Hinton, however, has taken a much more humble approach to his recent win, which he learned of on a trip to California.

He initially thought the call from the academy that gives out the Nobel was "a spoof," but later realized it had to be real because it was placed from Sweden and the speaker had a "strong Swedish accent."

The award the academy gave him comes with 11 million Swedish kronor (about $1.4 million) from a bequest arranged by Swedish inventor Alfred Nobel.

Hinton and Hopfield will split the money, with some of Hinton's share going to Water First, an Ontario organization working to boost Indigenous access to water, and another unnamed charity supporting neurodiverse young adults.

Hinton has said he doesn't plan to do much more "frontier research."

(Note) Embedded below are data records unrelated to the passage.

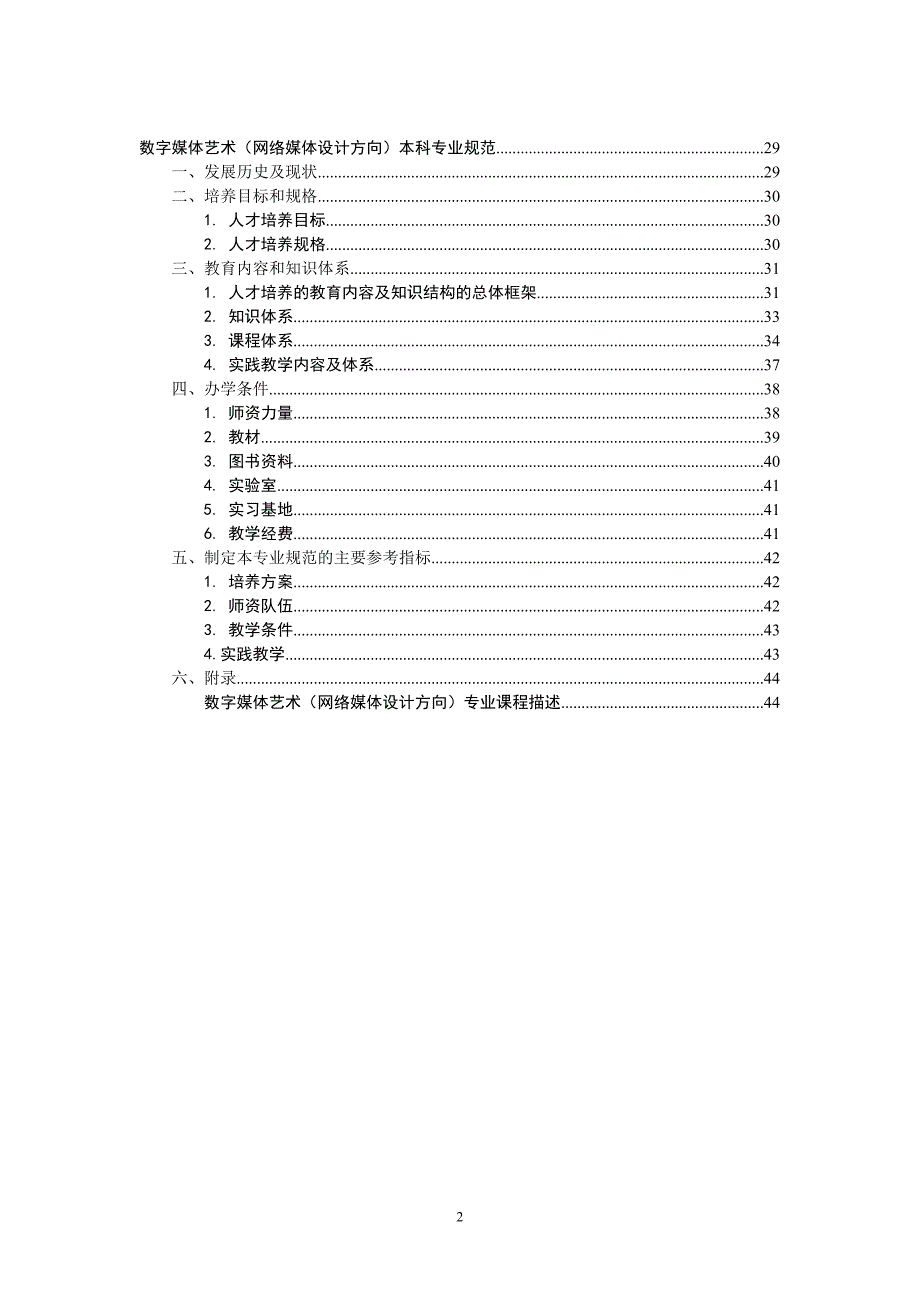 广告传媒数字媒体艺术专业规范_第2页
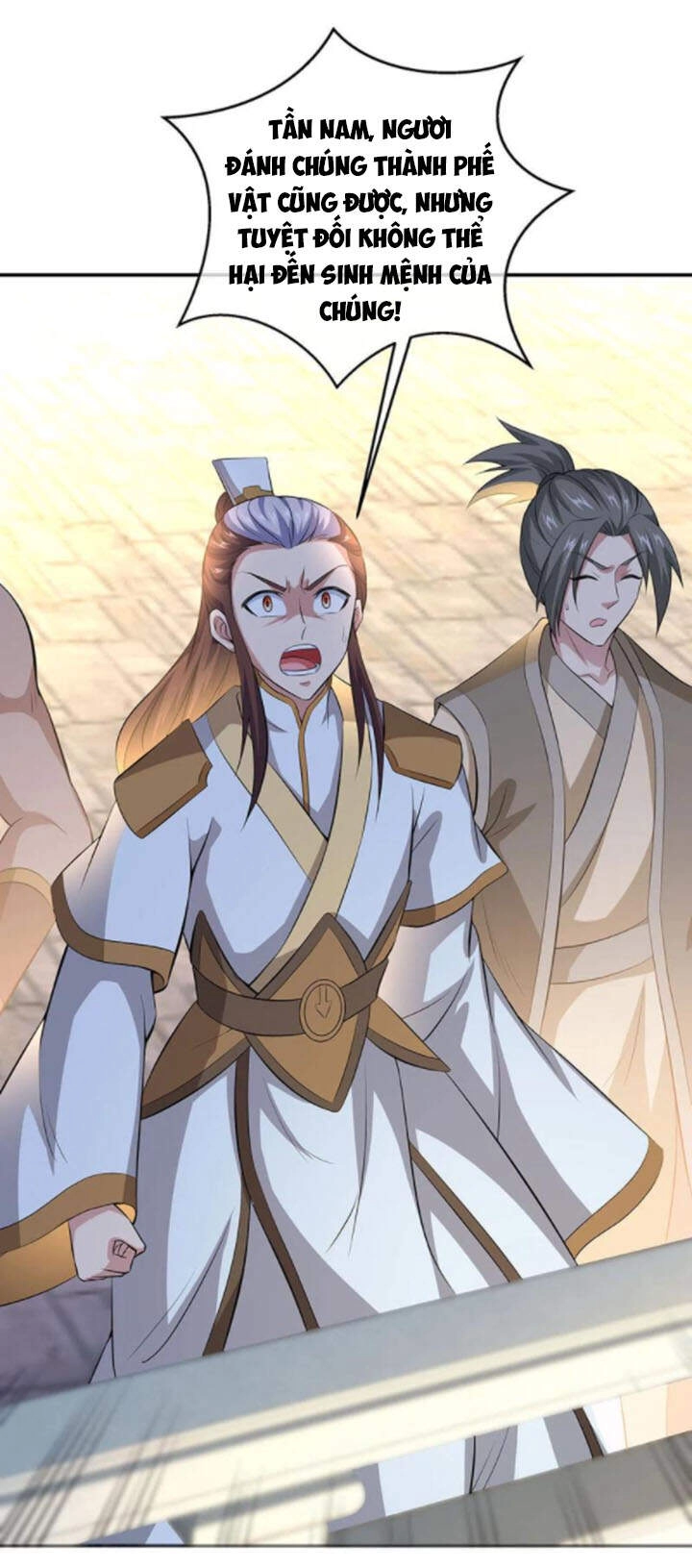 Chiến Hồn Tuyệt Thế Chapter 232 - 8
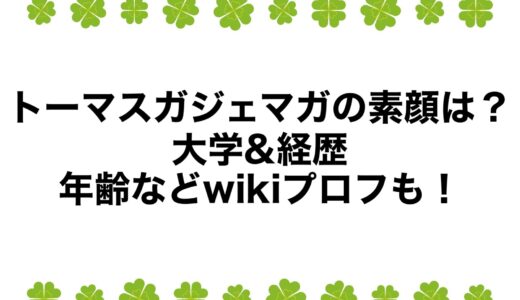 トーマスガジェマガの素顔は？大学&経歴と年齢などwikiプロフも！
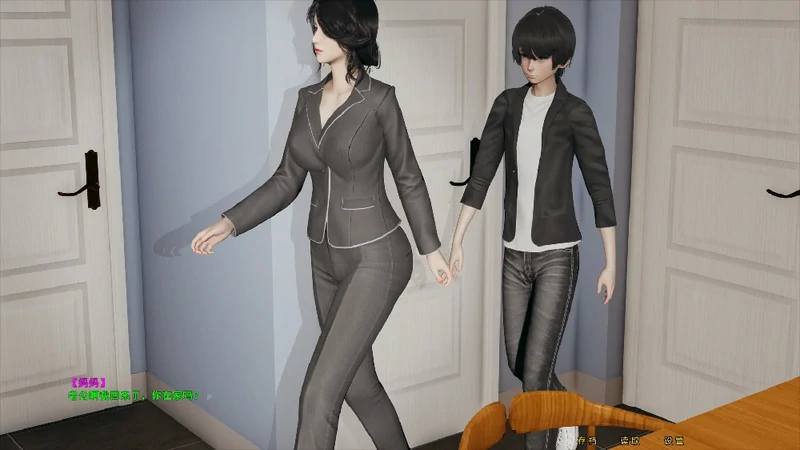 图片[4]-安卓+电脑【ADV全动态中文CV】妈妈的爱上下两部+番外 步 ty模拟器玩-大壮社区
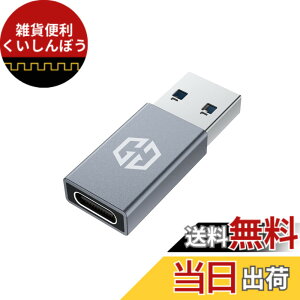 �y���������zGRAUGEAR USB-C to USB-A �ϊ��A�_�v�^�y10Gbps�����]���EUSB3.2 Gen2�zType-C���X to USB-A�I�X �A���~�� 3A�}���[�d�Ή� [G-AD-CTA-10G]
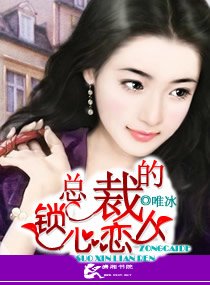 《总裁的锁心恋人》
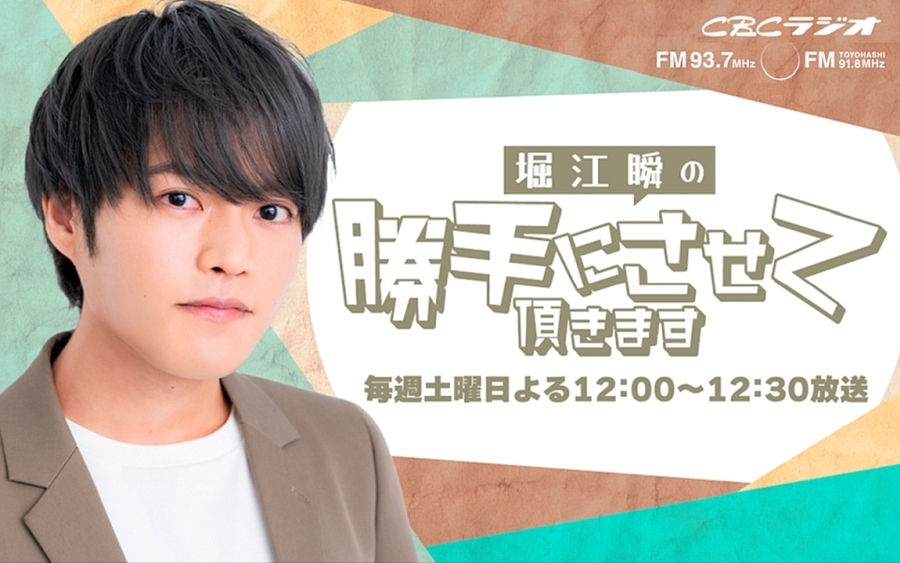 ＼ 📻 ／ 2026年2月14日 勝手に放送後記 #96 dlvr.it/TQzRT7 RadiChubu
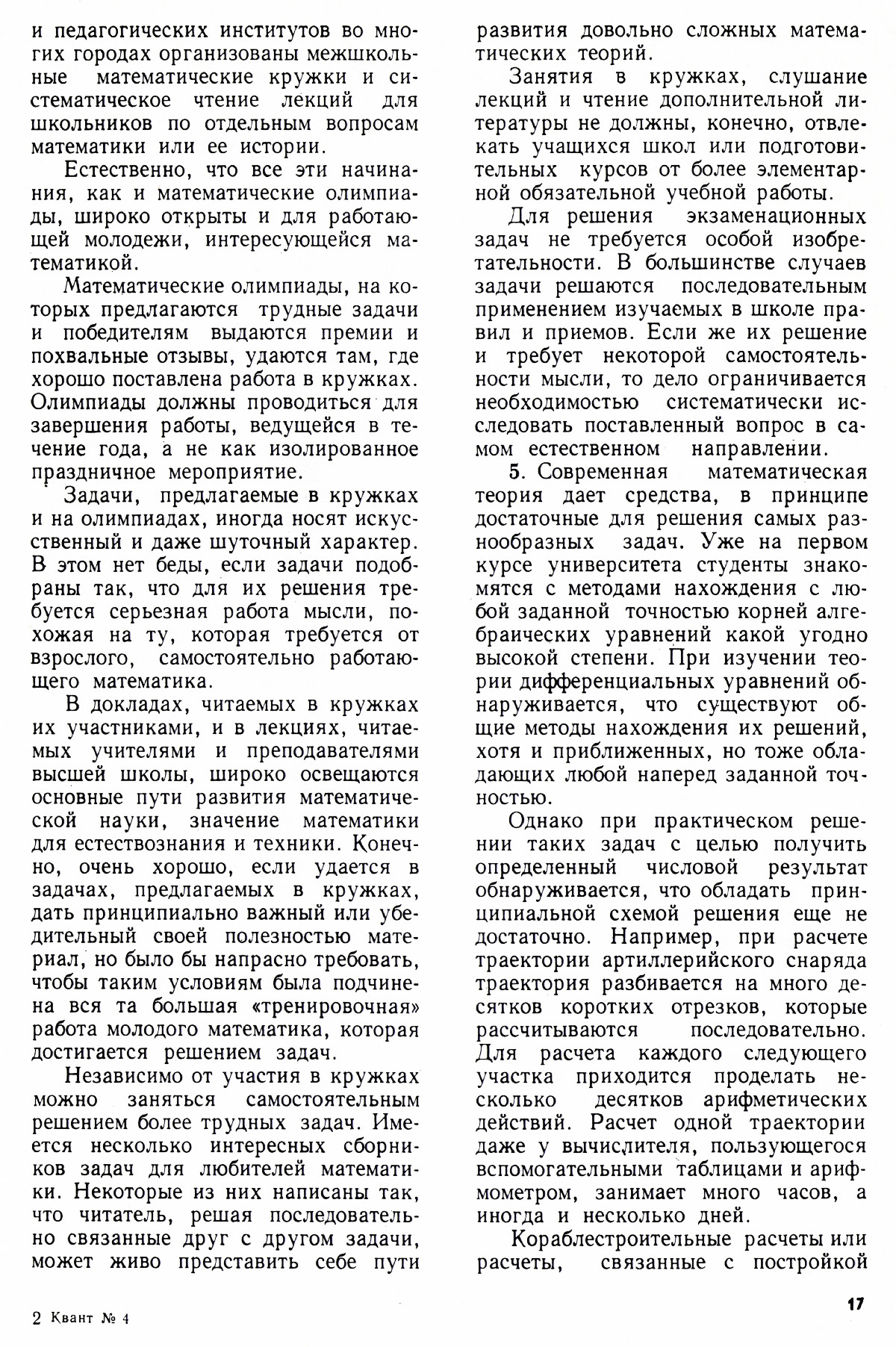 Стр. 17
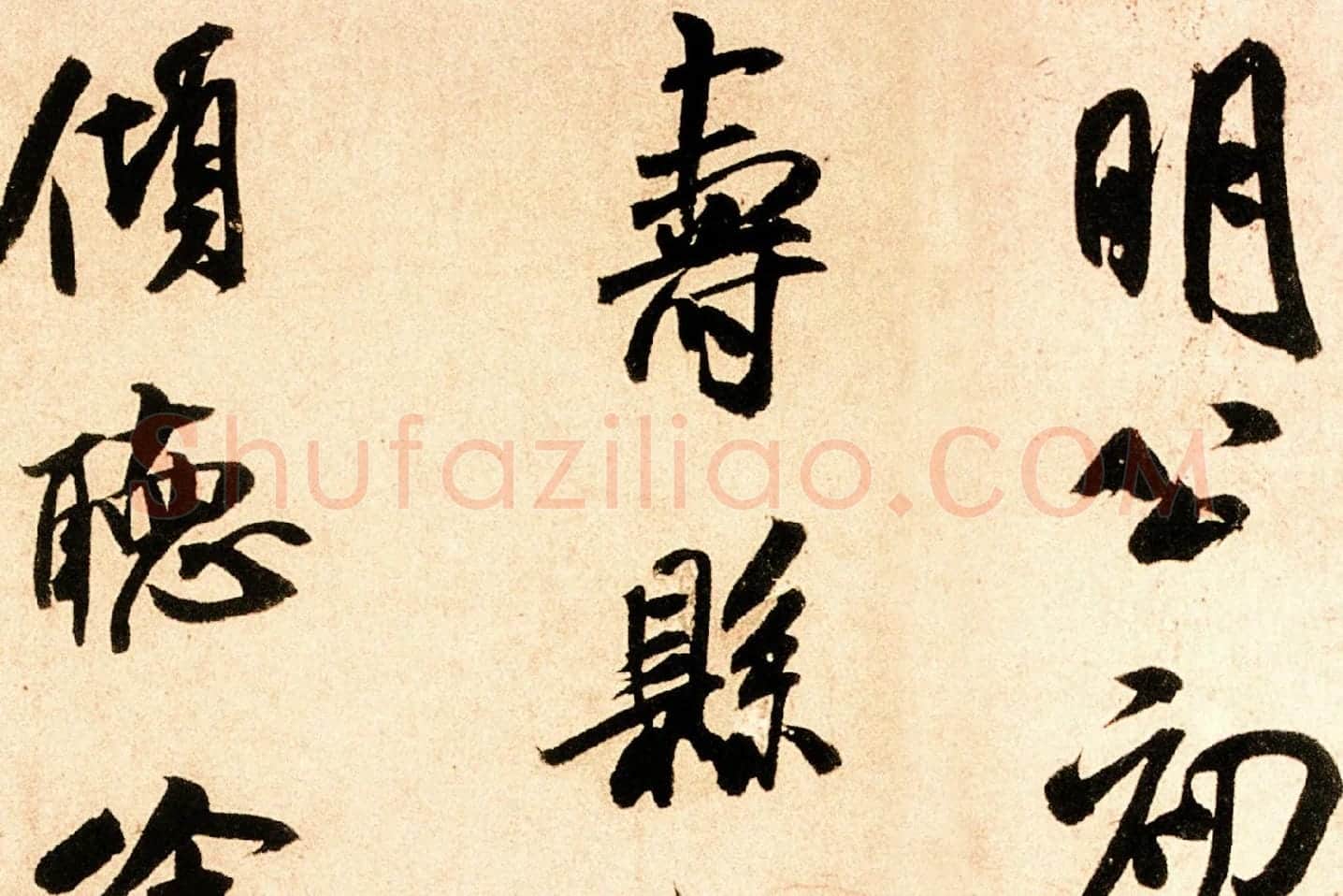 米芾行书尺牍《岁丰帖》高清大图局部 (5)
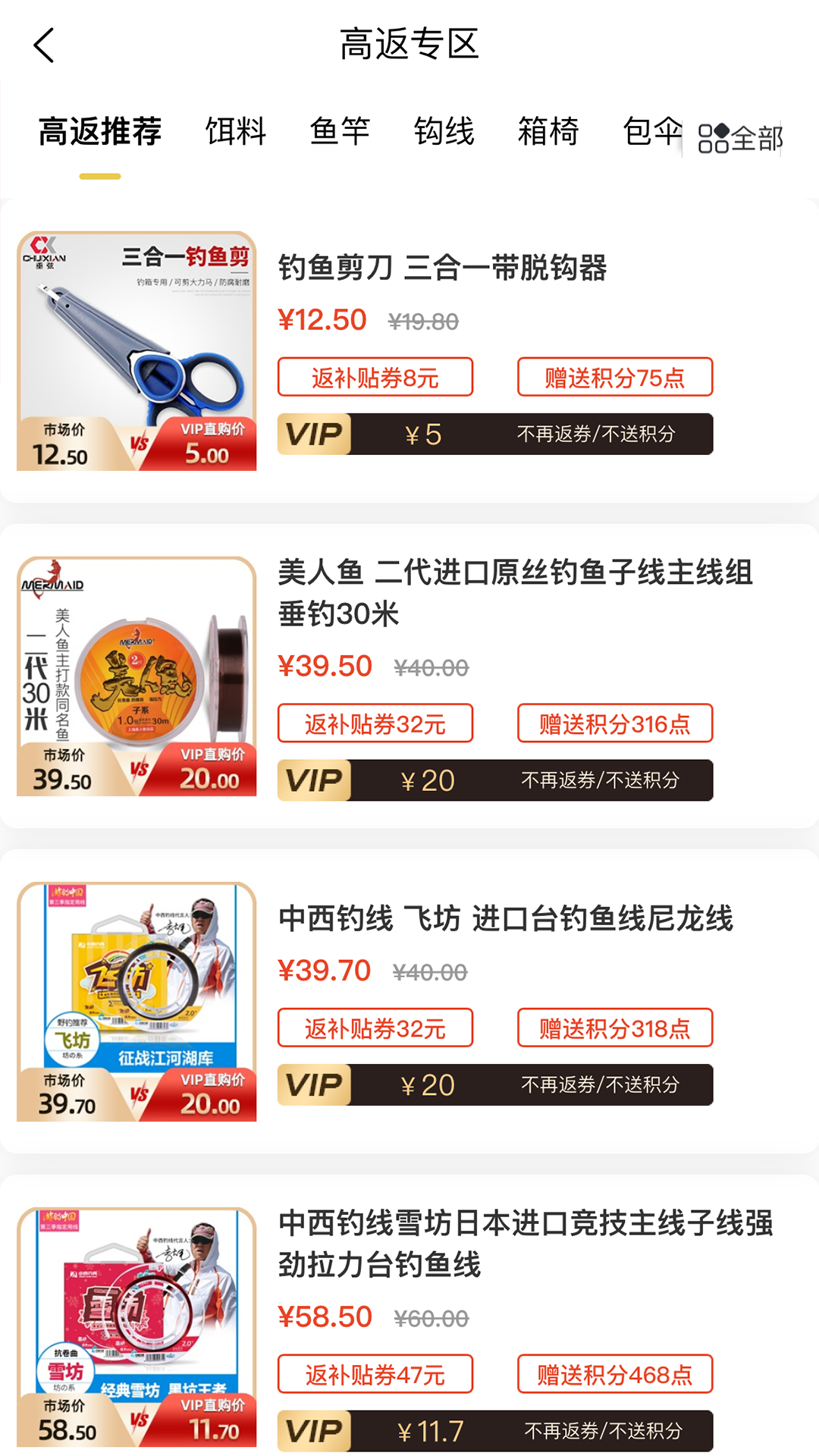 精彩截图-渔具之家2025官方新版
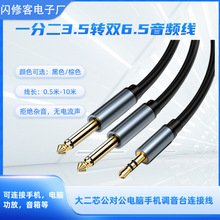 ���l��һ�ֶ�3.5�D�p6.5���l�����о��������X�֙C�{��̨�B�Ӿ�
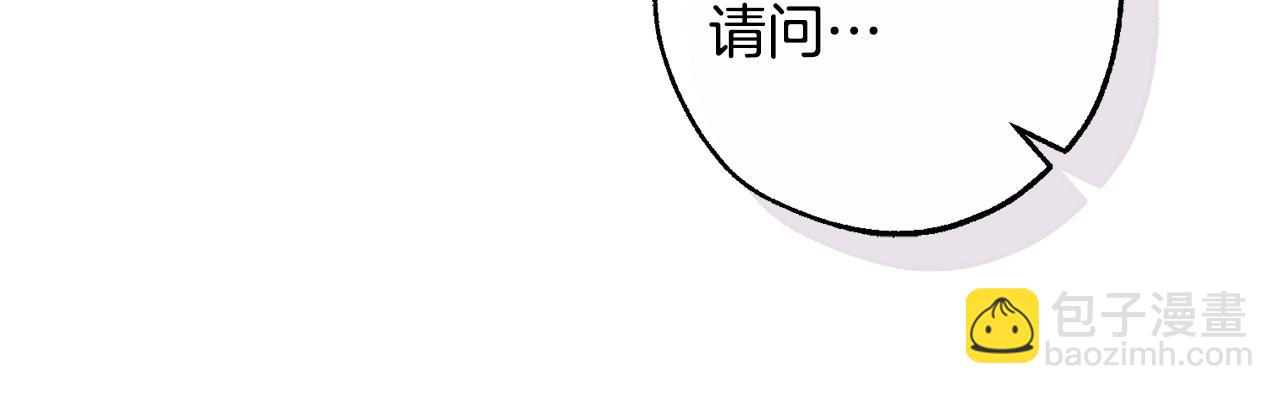 成爲伯爵家的廢物 - 第104話 縱火犯(1/4) - 1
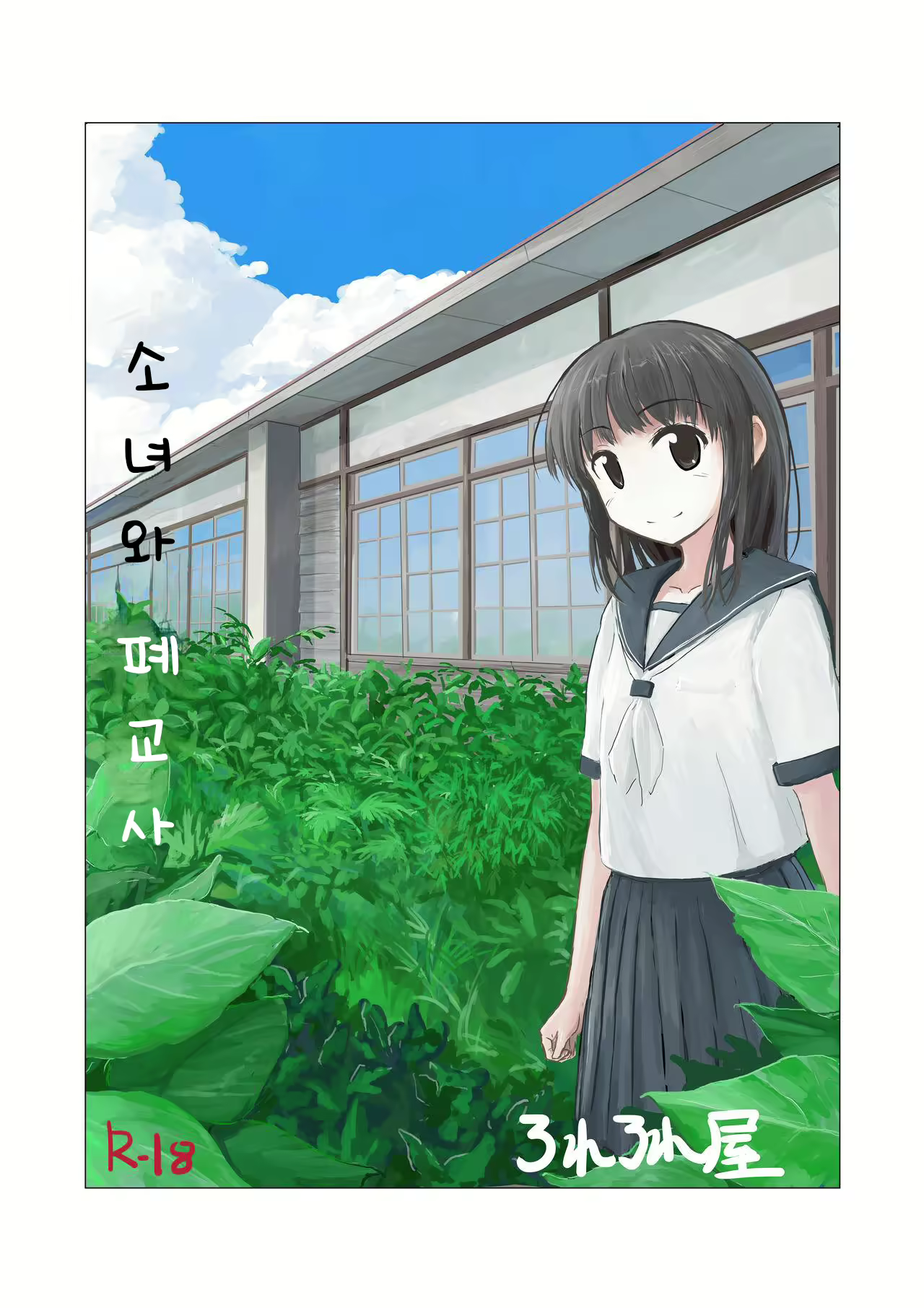 Content 1498816 - 1 페이지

"I believe I'm going to spend my time advocating for people to work on safety," he said in October.

Last year, Hinton left a role he held at Google to more freely speak about the dangers of AI, which he has said include bias and discrimination, fake news, joblessness, lethal autonomous weapons and even the end of humanity.

“We have no idea whether we can stay in control,” Hinton said at a Nobel banquet held after the award ceremony.

“But we now have evidence that if (digital beings) are created by companies motivated by short-term profits, our safety will not be the top priority. We urgently need research on how to prevent these new beings from wanting to take control. They are no longer science fiction.”

At a Stockholm press conference over the weekend, he said he doesn’t regret the work he did to lay the foundations of artificial intelligence, but wishes he thought of safety sooner.

“In the same circumstances, I would do the same again,” he said.